Per-partition fan-out

Rather than a single poll-and-process loop, the consumer follows a rebalance-callback model. When the consumer group assigns partitions, a dedicated goroutine spins up per partition:

func (c *Consumer) onPartitionsAssigned(assigned map[string][]int32) {
    for topic, partitions := range assigned {
        for _, partition := range partitions {
            worker := &partitionWorker{records: make(chan []Record, 10), out: c.out}
            if c.workers[topic] == nil {
                c.workers[topic] = make(map[int32]*partitionWorker)
            }
            c.workers[topic][partition] = worker
            go worker.consume()
        }
    }
}

The main poll loop just fetches and routes each batch to the right partition's channel:

fetches.EachPartition(func(p FetchPartition) {
    worker := c.workers[p.Topic][p.Partition]
    worker.records <- p.Records
})

This keeps partitions independent — a slow or stuck worker for one partition can't block the others — and it falls out naturally from how Kafka already parallelises a topic. When a rebalance takes a partition away, the corresponding goroutine is torn down via a quit channel.

Unwrapping the envelope

Many real-time feeds don't put a clean JSON object on the wire — messages arrive wrapped in some transport envelope (SOAP, JMS-style headers, a custom framing format) with the useful fields nested a few levels down. Each partition worker unwraps this before anything else happens:

func (w *partitionWorker) consume() {
    for recs := range w.records {
        for _, rec := range recs {
            decoded, err := envelope.Unwrap(rec.Value)
            if err != nil {
                log.Warn("discarding undecodable record", "offset", rec.Offset, "err", err)
                continue
            }

            w.out <- RawMessage{
                ID:             uuid.New(),
                KafkaOffset:    rec.Offset,
                KafkaPartition: rec.Partition,
                MessageKind:    decoded.Kind,
                Payload:        decoded.Payload, // untouched
                ReceivedAt:     time.Now().UTC(),
            }
        }
    }
}

Three things to note: undecodable records are logged and dropped rather than killing the consumer (a malformed message shouldn't take down the feed); the payload itself is kept as raw bytes, not parsed into a domain struct here, since interpreting it is the next stage's problem; and the id is generated here, at construction time, rather than left to a Postgres default. That matters once a batch gets retried: the same RawMessage carries the same id on every retry attempt, so the primary key acts as a second line of defense alongside the unique index below. If id were instead generated by the database (DEFAULT gen_random_uuid()), a retried insert would get a fresh id each time and the primary key would do nothing to stop duplicates. The consumer's only opinions are about envelope metadata: what kind of message is this, where did it sit in the Kafka log.

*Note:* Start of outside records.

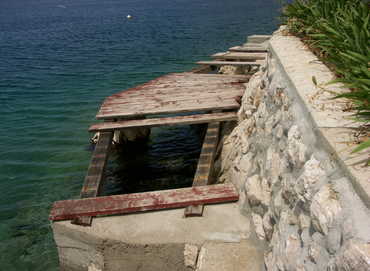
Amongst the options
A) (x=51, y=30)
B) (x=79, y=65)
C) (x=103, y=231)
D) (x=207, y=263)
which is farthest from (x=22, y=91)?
(x=51, y=30)

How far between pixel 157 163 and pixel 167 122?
2.46 metres

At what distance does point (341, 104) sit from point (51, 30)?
35414 millimetres

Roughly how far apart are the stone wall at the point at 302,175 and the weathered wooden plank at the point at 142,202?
1.07 feet

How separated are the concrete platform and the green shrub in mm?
2022

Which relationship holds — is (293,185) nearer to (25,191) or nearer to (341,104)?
(341,104)

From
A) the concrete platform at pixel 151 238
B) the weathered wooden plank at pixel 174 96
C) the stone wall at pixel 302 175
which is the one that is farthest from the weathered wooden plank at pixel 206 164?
the weathered wooden plank at pixel 174 96

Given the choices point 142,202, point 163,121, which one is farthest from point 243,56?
point 142,202

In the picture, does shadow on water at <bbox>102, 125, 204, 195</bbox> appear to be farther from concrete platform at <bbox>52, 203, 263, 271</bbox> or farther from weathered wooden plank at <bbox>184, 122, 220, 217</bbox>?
concrete platform at <bbox>52, 203, 263, 271</bbox>

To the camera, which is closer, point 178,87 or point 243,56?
point 178,87

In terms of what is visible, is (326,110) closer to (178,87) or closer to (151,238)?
(151,238)

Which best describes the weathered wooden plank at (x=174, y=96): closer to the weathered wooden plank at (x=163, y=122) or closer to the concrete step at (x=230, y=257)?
the weathered wooden plank at (x=163, y=122)

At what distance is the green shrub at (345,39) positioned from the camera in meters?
3.37

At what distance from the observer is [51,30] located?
3503 cm

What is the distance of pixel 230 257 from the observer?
167 inches
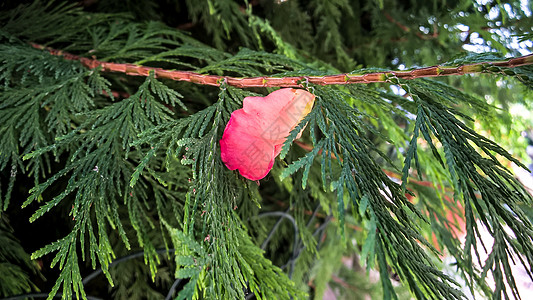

Batched, idempotent writes

The saver doesn't insert one row per message — it accumulates a batch and flushes on whichever comes first: N messages or a short timeout:

const (
    batchSize    = 500
    batchTimeout = 250 * time.Millisecond
)

That's the standard small-batch-or-timeout pattern for trading a little latency for a lot of write throughput. The more interesting design choice is what happens when a flush fails: it doesn't propagate the error — it retries forever with capped exponential backoff.

The consumer process runs its goroutines under a cancel-on-error supervisor — if any goroutine returns an error, the whole process shuts down. A transient Postgres blip (a restart, a dropped connection) shouldn't be allowed to kill Kafka consumption as a side effect. So the saver swallows those errors locally and keeps retrying, and the insert itself is written to make that safe:

INSERT INTO raw_message (id, kafka_offset, kafka_partition, message_kind, payload, received_at)
VALUES (...)
ON CONFLICT (kafka_partition, kafka_offset, received_at) DO NOTHING

Retrying a batch that partially succeeded is a no-op for the rows that already landed. This is the same idempotency principle Kafka consumers always need — "at least once delivery, deduplicated by something the producer can't accidentally vary" — applied at the storage layer instead of via consumer-group offset tricks.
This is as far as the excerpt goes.